Tentu saja mendengar akan diberi hadiah jika sabar menunggu, gadis cilik itu jadi mengangguk cepat mengiyakan dengan semangat. Perempuan cantik dengan rambut pendek sebahu itu segera berdiri dan pergi meninggalkan gadis kecil itu sesekali berbalik untuk melambaikan tangan. Gadis kecil itu membalasnya dengan lambaian penuh semangat.
Tanpa gadis kecil itu sadari waktu sudah banyak berlalu. Dalam pikirnya yang masih polos ia merasa berada di sana sedari matahari nampak cerah, hingga kini langit mulai nampak jingga. Ia senang-senang saja, bersenandung dan menari kecil. Mulailah langit tampak gelap dengan cahaya redup dari rembulan. Gadis kecil itu meringkuk disudut gazebo dengan perasaan ketakutan dan menggigil karena suhu udara yang mulai turun. Matanya berusaha ditutupnya dengan erat berharap langit segera nampak terang.
Malam yang ia lewati hari itu begitu gelap, dingin, tak ada suara kegiatan orang lain. Sesekali ia mendengar suara jangkrik dan gemerisik dedaunan. Hingga tiba-tiba hujan turun disertai guntur yang sangat keras disusul kilat yang membuat langit malam menjadi terang selama sepersekian detik.
CTAAR…
Gadis remaja itu terbangun dengan peluh memenuhi tubuhnya. Ia tak habis pikir, bagaimana cuaca yang tadi begitu cerah sekarang berubah menjadi mendung. Tetes hujan mulai berjatuhan menubruk atap membentuk motif polkadot. Segera saja ia berlari menuruni tangga menuju lantai 2 dimana kamarnya berada.
Ia melepas pakaian basahnya dan melemparkannya ke keranjang pakaian kotor. Sebelum pergi mandi, ia mengisi sebuah teko listrik dan menyalakannya. Disambarnya handuk dan langsung menuju kamar mandi.
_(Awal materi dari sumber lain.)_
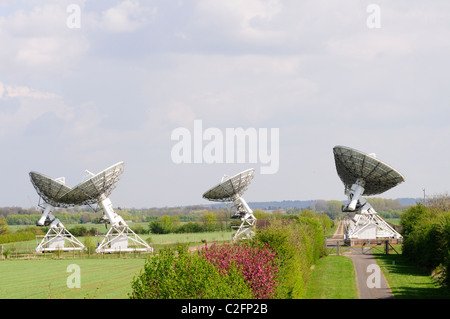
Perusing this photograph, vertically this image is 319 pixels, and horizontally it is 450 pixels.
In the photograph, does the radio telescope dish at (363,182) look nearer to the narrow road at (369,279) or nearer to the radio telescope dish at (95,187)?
the narrow road at (369,279)

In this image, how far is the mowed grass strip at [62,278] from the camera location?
37500 mm

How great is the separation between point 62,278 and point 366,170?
40810 millimetres

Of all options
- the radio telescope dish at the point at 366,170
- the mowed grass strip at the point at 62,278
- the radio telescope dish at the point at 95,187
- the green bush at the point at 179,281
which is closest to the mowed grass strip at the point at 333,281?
the mowed grass strip at the point at 62,278

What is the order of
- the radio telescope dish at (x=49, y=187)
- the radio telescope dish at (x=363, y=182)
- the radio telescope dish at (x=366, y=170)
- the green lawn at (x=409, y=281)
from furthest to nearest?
the radio telescope dish at (x=49, y=187) < the radio telescope dish at (x=363, y=182) < the radio telescope dish at (x=366, y=170) < the green lawn at (x=409, y=281)

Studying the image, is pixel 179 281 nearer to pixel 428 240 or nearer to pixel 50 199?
pixel 428 240

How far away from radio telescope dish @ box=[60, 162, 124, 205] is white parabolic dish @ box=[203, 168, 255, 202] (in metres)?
13.3

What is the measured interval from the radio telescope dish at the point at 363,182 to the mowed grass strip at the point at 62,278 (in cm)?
2993

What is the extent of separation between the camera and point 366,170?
69.2 m

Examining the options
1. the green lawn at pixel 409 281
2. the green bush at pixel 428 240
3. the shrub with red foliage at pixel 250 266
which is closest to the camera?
the shrub with red foliage at pixel 250 266

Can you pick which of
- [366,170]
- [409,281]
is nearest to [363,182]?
[366,170]

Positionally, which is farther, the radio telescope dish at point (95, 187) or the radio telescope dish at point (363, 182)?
the radio telescope dish at point (95, 187)

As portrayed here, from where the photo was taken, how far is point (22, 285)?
143 ft

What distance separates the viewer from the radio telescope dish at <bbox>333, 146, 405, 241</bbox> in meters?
66.8
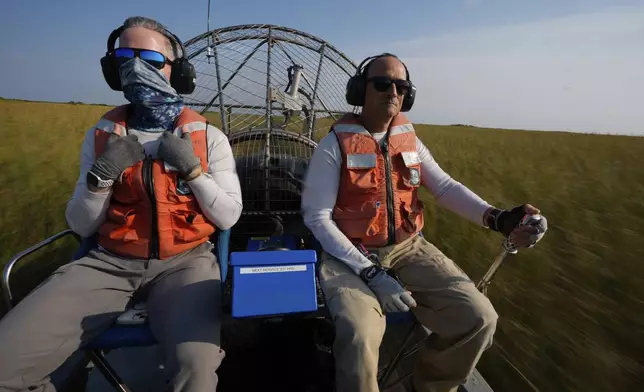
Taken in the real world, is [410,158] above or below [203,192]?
above

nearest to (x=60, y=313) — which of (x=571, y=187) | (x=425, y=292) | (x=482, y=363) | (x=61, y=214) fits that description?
(x=425, y=292)

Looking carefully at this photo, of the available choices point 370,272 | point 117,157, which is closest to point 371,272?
point 370,272

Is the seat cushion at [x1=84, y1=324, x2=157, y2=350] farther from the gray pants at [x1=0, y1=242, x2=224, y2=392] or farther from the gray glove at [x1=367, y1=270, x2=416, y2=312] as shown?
the gray glove at [x1=367, y1=270, x2=416, y2=312]

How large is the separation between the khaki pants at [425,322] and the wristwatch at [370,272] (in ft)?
0.14

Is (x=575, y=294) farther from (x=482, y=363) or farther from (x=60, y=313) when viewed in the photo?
(x=60, y=313)

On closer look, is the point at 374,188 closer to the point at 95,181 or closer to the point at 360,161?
the point at 360,161

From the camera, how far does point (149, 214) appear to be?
2406 millimetres

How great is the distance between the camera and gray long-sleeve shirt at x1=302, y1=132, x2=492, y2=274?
2.51m

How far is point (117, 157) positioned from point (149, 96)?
0.46 meters

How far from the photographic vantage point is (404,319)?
245 cm

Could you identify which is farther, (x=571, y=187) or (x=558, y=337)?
(x=571, y=187)

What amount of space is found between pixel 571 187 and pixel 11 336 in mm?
8462

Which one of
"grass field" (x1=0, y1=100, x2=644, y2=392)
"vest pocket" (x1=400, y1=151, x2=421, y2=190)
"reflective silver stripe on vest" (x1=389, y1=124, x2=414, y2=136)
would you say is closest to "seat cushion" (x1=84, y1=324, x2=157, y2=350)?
"vest pocket" (x1=400, y1=151, x2=421, y2=190)

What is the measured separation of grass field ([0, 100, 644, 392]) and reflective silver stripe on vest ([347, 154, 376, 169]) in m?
2.22
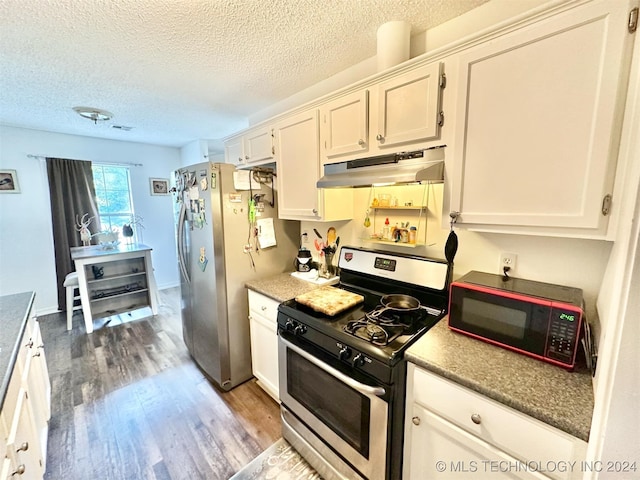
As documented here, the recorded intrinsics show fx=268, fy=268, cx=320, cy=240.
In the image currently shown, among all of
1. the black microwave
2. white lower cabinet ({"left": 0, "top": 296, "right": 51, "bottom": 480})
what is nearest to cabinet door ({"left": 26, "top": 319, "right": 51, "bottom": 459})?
white lower cabinet ({"left": 0, "top": 296, "right": 51, "bottom": 480})

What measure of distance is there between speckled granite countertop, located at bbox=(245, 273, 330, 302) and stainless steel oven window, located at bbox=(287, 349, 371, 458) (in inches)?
15.4

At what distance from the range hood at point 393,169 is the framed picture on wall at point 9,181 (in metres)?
4.30

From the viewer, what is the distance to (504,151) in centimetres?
107

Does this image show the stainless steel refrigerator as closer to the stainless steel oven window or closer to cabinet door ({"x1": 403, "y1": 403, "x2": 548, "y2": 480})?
the stainless steel oven window

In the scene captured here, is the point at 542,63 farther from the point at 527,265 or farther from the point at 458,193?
the point at 527,265

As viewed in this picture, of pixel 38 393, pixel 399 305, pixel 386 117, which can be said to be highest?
pixel 386 117

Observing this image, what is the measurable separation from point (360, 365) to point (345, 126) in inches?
50.8

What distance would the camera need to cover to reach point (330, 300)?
1.60m

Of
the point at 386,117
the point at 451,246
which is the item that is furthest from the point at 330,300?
the point at 386,117

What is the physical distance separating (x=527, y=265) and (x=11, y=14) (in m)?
2.83

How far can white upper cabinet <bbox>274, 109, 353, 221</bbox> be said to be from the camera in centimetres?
178

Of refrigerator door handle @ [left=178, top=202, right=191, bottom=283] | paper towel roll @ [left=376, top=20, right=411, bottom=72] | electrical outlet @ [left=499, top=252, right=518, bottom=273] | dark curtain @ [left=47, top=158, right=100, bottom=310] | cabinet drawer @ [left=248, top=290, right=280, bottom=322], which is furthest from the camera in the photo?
dark curtain @ [left=47, top=158, right=100, bottom=310]

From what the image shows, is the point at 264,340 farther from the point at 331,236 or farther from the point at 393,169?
the point at 393,169

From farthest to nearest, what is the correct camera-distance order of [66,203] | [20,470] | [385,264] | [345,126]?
[66,203]
[385,264]
[345,126]
[20,470]
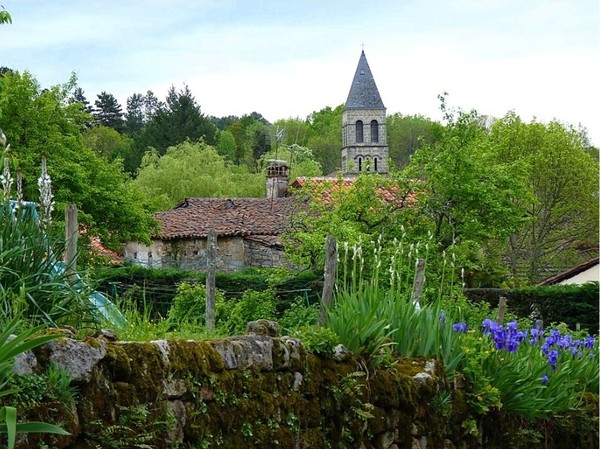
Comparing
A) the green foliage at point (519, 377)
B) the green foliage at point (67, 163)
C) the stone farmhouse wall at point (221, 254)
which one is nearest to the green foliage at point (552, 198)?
the stone farmhouse wall at point (221, 254)

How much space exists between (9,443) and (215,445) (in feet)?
6.27

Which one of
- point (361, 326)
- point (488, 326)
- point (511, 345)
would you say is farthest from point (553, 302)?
point (361, 326)

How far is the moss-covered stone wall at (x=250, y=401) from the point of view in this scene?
4656 millimetres

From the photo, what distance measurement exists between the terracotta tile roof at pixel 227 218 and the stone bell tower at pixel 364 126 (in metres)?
40.8

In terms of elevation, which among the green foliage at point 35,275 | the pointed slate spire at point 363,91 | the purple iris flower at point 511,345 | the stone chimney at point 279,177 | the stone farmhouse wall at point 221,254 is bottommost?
the stone farmhouse wall at point 221,254

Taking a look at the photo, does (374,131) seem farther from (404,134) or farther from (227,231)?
(227,231)

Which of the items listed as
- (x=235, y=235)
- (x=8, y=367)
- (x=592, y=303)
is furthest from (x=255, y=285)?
(x=8, y=367)

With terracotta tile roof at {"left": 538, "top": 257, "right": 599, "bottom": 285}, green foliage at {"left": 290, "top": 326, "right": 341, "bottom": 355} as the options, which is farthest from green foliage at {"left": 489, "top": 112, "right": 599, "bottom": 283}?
green foliage at {"left": 290, "top": 326, "right": 341, "bottom": 355}

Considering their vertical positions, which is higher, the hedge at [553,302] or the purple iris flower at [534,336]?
the purple iris flower at [534,336]

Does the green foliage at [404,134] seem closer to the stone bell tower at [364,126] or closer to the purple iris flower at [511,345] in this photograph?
the stone bell tower at [364,126]

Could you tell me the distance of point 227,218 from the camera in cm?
4284

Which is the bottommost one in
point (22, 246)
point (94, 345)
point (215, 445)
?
point (215, 445)

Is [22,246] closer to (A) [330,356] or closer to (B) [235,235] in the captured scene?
(A) [330,356]

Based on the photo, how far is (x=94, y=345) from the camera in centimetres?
475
Guyuran air panas dari shower mulai membuatnya sedikit tenang. Pertanyaan yang selalu ia pikirkan masih saja belum terjawab.
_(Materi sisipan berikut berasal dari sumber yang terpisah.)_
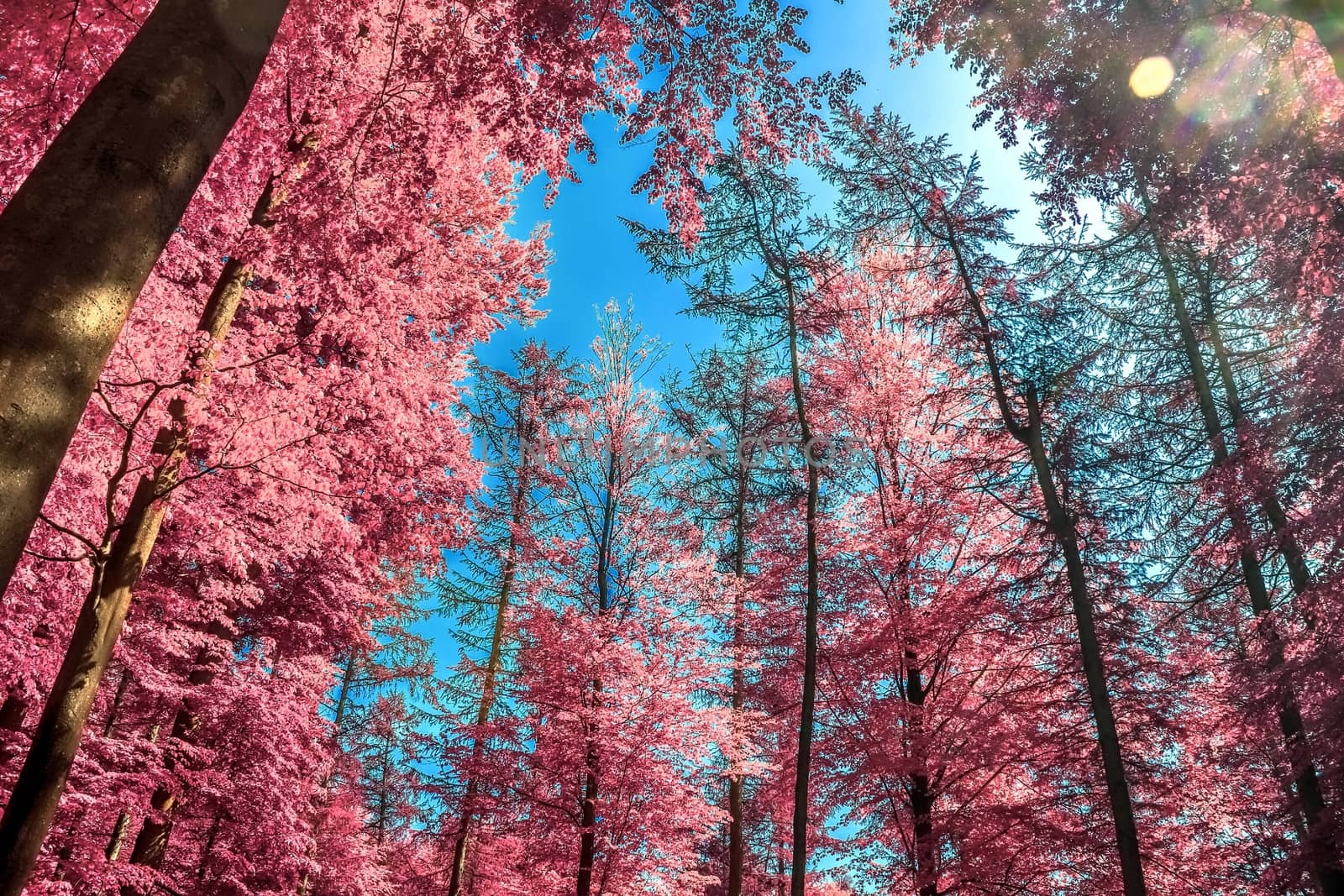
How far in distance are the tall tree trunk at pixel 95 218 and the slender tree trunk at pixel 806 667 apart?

Kiranya siapakah perempuan yang meninggalkannya dahulu. Apakah ia ibunya ataukah saudaranya. Bahkan ketika mereka bercakap tidak ada panggilan lain selain aku dan kamu. Dahulu gadis bernetra kelam ini tak tahu bahwa sebenarnya manusia memiliki nama atau panggilan dalam keluarga. Barulah ketika beranjak besar dan bertemu banyak orang dipanti asuhan ia menyadari jika manusia pasti memiliki nama atau setidaknya panggilan. Gadis itu terus menerka, ah, apakah ia ibuku, oh mungkin saja ia kakakku.
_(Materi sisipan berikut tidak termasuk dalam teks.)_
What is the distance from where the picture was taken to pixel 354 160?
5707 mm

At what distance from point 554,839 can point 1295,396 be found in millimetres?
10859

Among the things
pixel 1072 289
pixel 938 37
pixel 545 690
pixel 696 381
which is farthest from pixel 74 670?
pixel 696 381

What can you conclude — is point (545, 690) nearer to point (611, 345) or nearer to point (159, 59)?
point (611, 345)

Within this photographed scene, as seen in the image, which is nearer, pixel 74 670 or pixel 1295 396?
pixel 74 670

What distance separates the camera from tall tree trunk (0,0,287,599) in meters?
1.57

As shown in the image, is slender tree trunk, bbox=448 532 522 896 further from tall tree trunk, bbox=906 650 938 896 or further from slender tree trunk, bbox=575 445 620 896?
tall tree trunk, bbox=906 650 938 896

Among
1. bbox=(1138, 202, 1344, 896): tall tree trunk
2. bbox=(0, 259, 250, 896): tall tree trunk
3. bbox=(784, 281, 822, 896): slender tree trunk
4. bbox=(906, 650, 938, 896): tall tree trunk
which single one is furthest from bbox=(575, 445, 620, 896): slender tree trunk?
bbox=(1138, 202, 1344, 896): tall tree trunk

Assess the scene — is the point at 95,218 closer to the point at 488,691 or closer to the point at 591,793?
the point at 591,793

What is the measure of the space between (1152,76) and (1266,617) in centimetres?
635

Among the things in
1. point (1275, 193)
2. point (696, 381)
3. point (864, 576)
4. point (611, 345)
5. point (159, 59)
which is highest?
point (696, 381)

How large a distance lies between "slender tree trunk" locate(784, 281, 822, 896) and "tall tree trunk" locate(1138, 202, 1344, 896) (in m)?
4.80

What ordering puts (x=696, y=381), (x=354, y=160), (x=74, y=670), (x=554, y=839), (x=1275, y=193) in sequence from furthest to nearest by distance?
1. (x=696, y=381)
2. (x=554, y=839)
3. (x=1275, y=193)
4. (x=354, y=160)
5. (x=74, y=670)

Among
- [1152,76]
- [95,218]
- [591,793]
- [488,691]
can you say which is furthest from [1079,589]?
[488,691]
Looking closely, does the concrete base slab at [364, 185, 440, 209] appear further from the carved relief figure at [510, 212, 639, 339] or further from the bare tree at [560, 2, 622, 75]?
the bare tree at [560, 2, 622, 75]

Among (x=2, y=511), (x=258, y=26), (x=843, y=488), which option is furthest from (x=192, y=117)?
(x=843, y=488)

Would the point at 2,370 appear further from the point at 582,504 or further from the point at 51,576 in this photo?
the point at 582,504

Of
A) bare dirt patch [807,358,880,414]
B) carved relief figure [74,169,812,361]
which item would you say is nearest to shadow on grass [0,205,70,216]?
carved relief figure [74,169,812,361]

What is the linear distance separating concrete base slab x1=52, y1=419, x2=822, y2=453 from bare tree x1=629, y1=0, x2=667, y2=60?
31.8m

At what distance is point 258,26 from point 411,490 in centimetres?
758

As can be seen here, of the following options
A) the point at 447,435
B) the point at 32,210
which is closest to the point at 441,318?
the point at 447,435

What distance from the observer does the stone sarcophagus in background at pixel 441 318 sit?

Tenggelam sudah ia dalam pikirannya sendiri, hingga ia begitu terkejut ketika mendengar suara orang menggedor pintu kamarnya. Dililitkannya handuk mengelilingi tubuhnya dan ia bergegas mengambil dan memakai pakaiannya.
Dipersilakanlah tamunya masuk oleh gadis itu setelah ia lengkap berpakaian. Namun, begitu terkejutnya dia ketika seorang wanita paruh baya dengan rambut pendek sebahu yang merupakan tamunya itu menangis saat melihatnya.
“Ternyata kamu tidak banyak berubah, nak.”